ChASE is a modern and scalable library to solve dense Hermitian (Symmetric) algebraic eigenvalue problems based on a spectral polynomial filter. The library is fully parallelized, and is particularly effective for sequences of eigenproblems as they often arise in electronic structure theory.
Real and Complex: ChASE is templated for real and complex numbers. So it can be used to solve real symmetric eigenproblems as well as complex Hermitian ones.
Eigespectrum: ChASE algorithm is designed to solve for the extremal portion of the eigenspectrum. By default it computes the lowest portion of the spectrum but it can compute as well the largest portion by solving for -A. The library is particularly efficient when no more than 20% of the extremal portion of the eigenspectrum is sought after. For larger fractions the subspace iteration algorithm may struggle to be competitive. Converge could become an issue for fractions close to or larger than 50%.
Type of Problem: ChASE can currently handle only standard eigenvalue problems. Generalized eigenvalue problems of the form A\hat{x} = \lambda B \hat{x}, with B s.p.d., can be solved after factorizing B = L L^T and transforming the problem into standard form A = L^{-1} A L^{-T}.
Sequences: ChASE is particularly efficient when dealing with sequences of eigenvalue problems , where the eigenvectors solving for one problem can be use as input to accelerate the solution of the next one.
Vectors input: Since it is based on subspace iteration, ChASE can receive as input a matrix of vector V equal to the number of desired eigenvalues. ChASE can experience substantial speed-ups when V} contains some information about the sought after eigenvectors.
Degree optimization: For a fixed accuracy level, ChASE can optimize the degree of the Chebyshev polynomial filter so as to minimize the number of FLOPs necessary to reach convergence.
Precision: ChASE is also templated to work in Single Precision (SP) or Double Precision (DP).
Currently, the library consists of one major part, labelled ChASE-MPI, for solving dense eigenproblems. There will be another major part to support sparse eigenproblems in short future. ChASE-MPI can be installed with the minimum amount of dependencies (BLAS, LAPACK, and MPI).
ChASE-MPI supports different configurations depending on the available hardware resources.

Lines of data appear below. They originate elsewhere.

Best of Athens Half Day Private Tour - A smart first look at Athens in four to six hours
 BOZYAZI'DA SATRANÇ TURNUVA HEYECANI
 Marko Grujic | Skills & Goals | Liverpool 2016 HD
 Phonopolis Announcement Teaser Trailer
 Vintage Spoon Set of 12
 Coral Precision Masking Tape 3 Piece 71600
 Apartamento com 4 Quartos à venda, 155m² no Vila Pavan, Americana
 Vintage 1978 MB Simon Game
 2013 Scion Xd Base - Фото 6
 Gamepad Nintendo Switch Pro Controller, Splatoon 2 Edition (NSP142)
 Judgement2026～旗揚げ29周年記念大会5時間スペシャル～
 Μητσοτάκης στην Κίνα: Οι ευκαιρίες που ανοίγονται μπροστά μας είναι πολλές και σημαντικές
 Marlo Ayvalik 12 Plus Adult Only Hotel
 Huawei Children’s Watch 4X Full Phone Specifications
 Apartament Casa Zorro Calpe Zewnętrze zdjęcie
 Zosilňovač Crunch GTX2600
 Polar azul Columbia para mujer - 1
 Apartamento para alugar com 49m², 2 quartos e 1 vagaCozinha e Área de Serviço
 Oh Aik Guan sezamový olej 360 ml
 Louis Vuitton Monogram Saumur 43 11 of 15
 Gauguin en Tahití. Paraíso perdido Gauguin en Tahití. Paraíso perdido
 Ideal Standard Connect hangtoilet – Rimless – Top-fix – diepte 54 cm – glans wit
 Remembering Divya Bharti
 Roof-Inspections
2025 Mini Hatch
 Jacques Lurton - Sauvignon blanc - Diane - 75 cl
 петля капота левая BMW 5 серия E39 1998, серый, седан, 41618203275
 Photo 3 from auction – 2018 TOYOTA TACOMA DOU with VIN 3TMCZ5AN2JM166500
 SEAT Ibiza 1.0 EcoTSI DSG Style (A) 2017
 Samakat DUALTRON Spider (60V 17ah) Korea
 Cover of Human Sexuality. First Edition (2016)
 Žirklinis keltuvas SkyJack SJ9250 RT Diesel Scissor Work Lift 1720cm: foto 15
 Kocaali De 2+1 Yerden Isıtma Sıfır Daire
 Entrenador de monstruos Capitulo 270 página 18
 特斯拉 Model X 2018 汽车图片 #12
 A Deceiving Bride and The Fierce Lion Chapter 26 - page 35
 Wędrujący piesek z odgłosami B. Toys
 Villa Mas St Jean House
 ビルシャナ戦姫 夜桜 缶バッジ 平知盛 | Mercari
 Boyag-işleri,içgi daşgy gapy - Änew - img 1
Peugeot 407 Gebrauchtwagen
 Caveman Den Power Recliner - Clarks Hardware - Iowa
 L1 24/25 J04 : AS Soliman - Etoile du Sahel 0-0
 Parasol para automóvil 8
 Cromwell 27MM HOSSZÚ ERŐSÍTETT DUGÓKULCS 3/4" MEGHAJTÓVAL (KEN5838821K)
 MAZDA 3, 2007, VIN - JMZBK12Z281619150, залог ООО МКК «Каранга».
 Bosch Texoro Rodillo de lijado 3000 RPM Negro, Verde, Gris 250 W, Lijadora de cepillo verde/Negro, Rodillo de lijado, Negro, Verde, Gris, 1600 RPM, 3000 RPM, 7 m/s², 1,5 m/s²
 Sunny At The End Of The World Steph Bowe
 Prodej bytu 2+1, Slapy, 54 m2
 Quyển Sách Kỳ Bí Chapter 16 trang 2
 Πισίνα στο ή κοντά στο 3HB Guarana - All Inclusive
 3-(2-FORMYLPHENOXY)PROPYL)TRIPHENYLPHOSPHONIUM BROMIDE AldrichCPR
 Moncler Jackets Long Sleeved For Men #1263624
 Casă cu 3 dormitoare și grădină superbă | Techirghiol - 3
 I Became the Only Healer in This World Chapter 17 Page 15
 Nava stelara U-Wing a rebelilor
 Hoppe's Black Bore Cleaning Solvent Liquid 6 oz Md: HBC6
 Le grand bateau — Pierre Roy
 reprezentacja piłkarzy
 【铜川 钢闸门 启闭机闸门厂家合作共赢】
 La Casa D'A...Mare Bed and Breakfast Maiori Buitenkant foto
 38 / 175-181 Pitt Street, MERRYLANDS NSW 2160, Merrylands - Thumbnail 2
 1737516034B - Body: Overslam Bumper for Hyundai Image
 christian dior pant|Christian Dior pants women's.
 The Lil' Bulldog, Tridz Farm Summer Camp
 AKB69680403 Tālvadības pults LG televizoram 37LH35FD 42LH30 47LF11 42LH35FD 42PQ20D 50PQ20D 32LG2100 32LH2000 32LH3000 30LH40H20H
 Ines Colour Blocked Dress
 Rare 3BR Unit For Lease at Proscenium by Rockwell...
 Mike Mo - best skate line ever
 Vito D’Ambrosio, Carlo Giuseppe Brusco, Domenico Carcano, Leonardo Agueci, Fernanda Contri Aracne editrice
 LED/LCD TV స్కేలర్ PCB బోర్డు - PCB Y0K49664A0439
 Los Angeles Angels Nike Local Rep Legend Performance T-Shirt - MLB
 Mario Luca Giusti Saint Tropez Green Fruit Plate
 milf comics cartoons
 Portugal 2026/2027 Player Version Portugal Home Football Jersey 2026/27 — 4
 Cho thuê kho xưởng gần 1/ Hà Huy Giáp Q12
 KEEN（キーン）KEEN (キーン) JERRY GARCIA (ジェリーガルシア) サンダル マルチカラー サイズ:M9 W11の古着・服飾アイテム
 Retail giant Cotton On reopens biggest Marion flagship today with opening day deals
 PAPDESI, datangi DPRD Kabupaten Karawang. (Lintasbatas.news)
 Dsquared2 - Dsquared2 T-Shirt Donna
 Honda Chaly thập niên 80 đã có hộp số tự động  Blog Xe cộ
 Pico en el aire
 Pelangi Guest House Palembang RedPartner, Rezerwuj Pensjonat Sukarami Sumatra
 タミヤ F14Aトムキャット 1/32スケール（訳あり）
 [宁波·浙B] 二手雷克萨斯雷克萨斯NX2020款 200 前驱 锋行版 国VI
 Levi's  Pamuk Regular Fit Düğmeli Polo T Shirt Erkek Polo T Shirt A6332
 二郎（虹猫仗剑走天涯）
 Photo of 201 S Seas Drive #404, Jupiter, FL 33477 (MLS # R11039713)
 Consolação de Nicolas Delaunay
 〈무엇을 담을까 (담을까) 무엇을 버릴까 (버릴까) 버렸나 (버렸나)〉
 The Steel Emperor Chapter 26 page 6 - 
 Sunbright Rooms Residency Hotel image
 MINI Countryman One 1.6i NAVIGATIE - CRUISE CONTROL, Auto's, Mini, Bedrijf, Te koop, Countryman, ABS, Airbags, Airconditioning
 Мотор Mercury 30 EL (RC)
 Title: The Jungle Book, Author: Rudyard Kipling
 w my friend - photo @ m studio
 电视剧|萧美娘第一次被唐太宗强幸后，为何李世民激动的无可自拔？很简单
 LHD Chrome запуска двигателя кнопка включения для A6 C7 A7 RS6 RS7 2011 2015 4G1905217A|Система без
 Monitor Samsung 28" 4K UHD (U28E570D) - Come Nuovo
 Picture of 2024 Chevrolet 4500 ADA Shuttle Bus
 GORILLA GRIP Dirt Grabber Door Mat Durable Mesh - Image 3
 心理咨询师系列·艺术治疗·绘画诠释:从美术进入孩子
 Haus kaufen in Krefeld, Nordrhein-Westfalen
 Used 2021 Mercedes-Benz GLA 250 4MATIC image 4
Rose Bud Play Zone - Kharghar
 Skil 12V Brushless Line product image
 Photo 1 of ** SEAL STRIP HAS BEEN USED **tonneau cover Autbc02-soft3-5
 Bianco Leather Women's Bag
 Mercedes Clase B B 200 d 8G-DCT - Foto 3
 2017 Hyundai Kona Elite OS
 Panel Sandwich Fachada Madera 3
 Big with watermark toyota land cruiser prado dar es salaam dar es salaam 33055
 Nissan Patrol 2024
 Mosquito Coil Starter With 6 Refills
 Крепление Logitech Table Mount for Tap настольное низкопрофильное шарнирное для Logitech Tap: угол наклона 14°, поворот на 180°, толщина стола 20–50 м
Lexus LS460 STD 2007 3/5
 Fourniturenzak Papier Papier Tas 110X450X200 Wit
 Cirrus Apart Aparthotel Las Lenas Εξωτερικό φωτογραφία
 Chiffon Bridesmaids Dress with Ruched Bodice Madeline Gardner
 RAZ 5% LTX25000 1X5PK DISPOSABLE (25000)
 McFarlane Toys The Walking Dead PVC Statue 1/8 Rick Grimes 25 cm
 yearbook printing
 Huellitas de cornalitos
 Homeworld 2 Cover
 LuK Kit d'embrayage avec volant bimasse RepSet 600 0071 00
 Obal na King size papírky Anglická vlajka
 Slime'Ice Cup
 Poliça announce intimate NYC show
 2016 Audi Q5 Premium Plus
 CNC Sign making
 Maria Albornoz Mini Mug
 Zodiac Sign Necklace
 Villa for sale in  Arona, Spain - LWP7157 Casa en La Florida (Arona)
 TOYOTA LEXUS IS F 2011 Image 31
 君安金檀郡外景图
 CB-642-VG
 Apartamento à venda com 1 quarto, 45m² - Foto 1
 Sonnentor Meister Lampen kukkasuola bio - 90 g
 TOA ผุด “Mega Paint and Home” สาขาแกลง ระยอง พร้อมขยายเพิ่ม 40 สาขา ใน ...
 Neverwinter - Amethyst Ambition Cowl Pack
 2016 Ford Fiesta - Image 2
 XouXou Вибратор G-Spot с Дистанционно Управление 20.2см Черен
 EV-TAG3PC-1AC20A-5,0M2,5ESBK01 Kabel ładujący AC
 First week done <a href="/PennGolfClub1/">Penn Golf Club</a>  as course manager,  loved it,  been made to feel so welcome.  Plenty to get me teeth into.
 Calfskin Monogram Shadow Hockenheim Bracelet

Shared memory build: This is the simplest configuration and should be exclusively selected when ChASE is used on only one computing node or on a single CPU. The simplicity of this configuration resides in the way the Matrix-Matrix kernel is implemented with respect to the full MPI build.
MPI+Threads build: On multi-core homogeneous CPU clusters ChASE is best used in its pure MPI build. In this configuration, ChASE is typically used with one MPI rank per NUMA domain and as many threads as number of available cores per NUMA domain.
GPU build: ChASE-MPI can be configured to take advantage of graphics card on heterogeneous computing clusters. Currently we support one GPU card per MPI rank.
In ChASE-MPI, the MPI nodes are constructed as 2D grid, two data distributions are support to assigned sub-blocks of dense matrix A into different MPI nodes.
The first is called Block Distribution, in which each MPI rank of 2D grid is assigned a block of dense matrix A. The most important kernel of ChASE is the Hermitian Matrix-Matrix Multiplication. This block data distribution results in a matrix-matrix multiplications on each node that is large and contiguous, often resulting in a performance close to the hardware theoretical peak. In addition, this data distribution allows an easy offloading of the multiplication to accelerators such as GPUs.
The second is called 2D Block-Cyclic Distribution. This distribution scheme was introduced for the implementation of dense matrix computations on distributed-memory machines. Compared to the Block Distribution, the main advantage of the Block-Cyclic Distribution is improving the load balance of matrix computation if the amount of work differs for different entries of a matrix, e.g., QR and LU factorization. A block distribution can lead to load imbalances.
Even the load balance is not a problem for ChASE, in which the most important kernel Hermitian Matrix-Matrix Multiplication is well balanced with the Block Distribution, we still provide the Block-Cyclic Distribution as an option
in ChASE to avoid the re-distribution between these two types of distributions, which might be required for some application, e.g., solving generalized eigenproblem by ChASE with Cholesky factorization. In ChASE, its implementation with Block-Cyclic Distribution can achieve similar performance as the implementation with Block Distribution.